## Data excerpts
########################################
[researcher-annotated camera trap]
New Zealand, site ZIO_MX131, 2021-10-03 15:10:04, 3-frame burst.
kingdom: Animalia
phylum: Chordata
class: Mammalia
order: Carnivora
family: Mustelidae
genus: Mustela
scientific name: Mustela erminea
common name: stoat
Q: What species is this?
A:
########################################
All of the data above should be transcribed exactly.

[researcher-annotated camera trap]
New Zealand, site ZIO_MX131, 2021-10-03 15:10:04, 3-frame burst.
kingdom: Animalia
phylum: Chordata
class: Mammalia
order: Carnivora
family: Mustelidae
genus: Mustela
scientific name: Mustela erminea
common name: stoat
Q: What species is this?
A:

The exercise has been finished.